#### [SCHRIFTELIJKE OPDRACHT]
Typ uit de uitspraak van de Hoge Raad woordelijk alles over, van "Strafprocesrecht (V)" tot en met "81 RO-zaken, Cassatie)".

#### [BRONFRAGMENT]
================================

Blok/Besier, Het Nederlandsche Strafproces, Tweede Deel, p. 80.
HR, 11-07-2017, nr. 16/00659
ECLI:NL:HR:2017:1312
- Instantie
Hoge Raad
- Datum
11-07-2017
- Zaaknummer
16/00659
- Vakgebied(en)
Strafrecht algemeen (V)
Materieel strafrecht (V)
Strafprocesrecht (V)
- Brondocumenten en formele relaties
ECLI:NL:HR:2017:1312, Uitspraak, Hoge Raad (Strafkamer), 11‑07‑2017; (Artikel 81 RO-zaken, Cassatie)
Conclusie: ECLI:NL:PHR:2017:632, Gevolgd
ECLI:NL:PHR:2017:632, Conclusie, Hoge Raad (Advocaat-Generaal), 20‑06‑2017
Arrest Hoge Raad: ECLI:NL:HR:2017:1312, Gevolgd
- Vindplaatsen
Uitspraak 11‑07‑2017
Inhoudsindicatie
Mishandeling van een portier van een horecagelegenheid. Afwijzing van het verzoek tot het bekijken van camerabeelden ttz. in h.b., art. 309.2 en 315.1 Sv. HR: art. 81.1 RO.
Partij(en)
11 juli 2017
Strafkamer
nr. S 16/00659
AKA
Hoge Raad der Nederlanden
Arrest
op het beroep in cassatie tegen een arrest van het Gerechtshof 's-Hertogenbosch van 29 januari 2016, nummer 20/002266-15, in de strafzaak tegen:
[verdachte] , geboren te [geboorteplaats] op [geboortedatum] 1989.
1. Geding in cassatie
Het beroep is ingesteld door de verdachte. Namens deze heeft Th.J. Kelder, advocaat te 's-Gravenhage, bij schriftuur een middel van cassatie voorgesteld. De schriftuur is aan dit arrest gehecht en maakt daarvan deel uit.
De Advocaat-Generaal A.E. Harteveld heeft geconcludeerd tot verwerping van het beroep.
2. Beoordeling van het middel
Het middel kan niet tot cassatie leiden. Dit behoeft, gezien art. 81, eerste lid, RO, geen nadere motivering nu het middel niet noopt tot beantwoording van rechtsvragen in het belang van de rechtseenheid of de rechtsontwikkeling.
3. Beslissing
De Hoge Raad verwerpt het beroep.
Dit arrest is gewezen door de vice-president A.J.A. van Dorst als voorzitter, en de raadsheren J. de Hullu en M.J. Borgers, in bijzijn van de waarnemend griffier A.C. ten Klooster, en uitgesproken ter openbare terechtzitting van 11 juli 2017.
Conclusie 20‑06‑2017
Inhoudsindicatie
Mishandeling van een portier van een horecagelegenheid. Afwijzing van het verzoek tot het bekijken van camerabeelden ttz. in h.b., art. 309.2 en 315.1 Sv. HR: art. 81.1 RO.

================================

#### [VERZAMELDE GEGEVENS]
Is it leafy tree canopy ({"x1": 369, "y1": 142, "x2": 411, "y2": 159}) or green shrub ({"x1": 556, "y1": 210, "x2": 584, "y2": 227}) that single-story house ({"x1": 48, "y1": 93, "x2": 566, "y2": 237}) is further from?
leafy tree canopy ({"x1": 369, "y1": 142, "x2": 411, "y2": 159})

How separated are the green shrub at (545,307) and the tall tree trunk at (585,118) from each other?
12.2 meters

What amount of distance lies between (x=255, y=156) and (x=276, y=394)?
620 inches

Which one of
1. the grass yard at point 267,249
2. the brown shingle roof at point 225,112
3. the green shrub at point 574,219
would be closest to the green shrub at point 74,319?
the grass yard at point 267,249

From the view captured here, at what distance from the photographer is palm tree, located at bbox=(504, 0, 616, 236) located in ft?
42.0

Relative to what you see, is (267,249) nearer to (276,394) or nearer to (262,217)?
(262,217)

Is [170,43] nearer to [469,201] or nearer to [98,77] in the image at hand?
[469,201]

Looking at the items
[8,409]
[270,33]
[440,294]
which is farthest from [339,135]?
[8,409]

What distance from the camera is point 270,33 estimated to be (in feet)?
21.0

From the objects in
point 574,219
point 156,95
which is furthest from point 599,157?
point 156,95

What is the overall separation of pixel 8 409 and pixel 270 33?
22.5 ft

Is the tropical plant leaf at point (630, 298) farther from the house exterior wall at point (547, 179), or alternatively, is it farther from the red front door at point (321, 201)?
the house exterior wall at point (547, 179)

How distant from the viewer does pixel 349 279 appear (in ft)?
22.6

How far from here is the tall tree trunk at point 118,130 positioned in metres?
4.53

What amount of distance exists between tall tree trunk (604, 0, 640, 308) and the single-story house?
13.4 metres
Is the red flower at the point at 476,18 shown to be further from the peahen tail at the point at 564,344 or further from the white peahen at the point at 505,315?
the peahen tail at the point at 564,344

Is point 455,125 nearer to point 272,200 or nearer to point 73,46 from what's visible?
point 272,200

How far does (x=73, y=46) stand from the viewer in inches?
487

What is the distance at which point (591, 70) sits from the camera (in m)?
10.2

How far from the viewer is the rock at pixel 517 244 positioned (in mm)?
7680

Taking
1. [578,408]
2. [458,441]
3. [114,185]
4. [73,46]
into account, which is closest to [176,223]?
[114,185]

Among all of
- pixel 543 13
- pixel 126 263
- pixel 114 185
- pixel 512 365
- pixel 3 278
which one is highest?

================================

#### [OPGELOSTE OPGAVE]
Strafprocesrecht (V)
- Brondocumenten en formele relaties
ECLI:NL:HR:2017:1312, Uitspraak, Hoge Raad (Strafkamer), 11‑07‑2017; (Artikel 81 RO-zaken, Cassatie)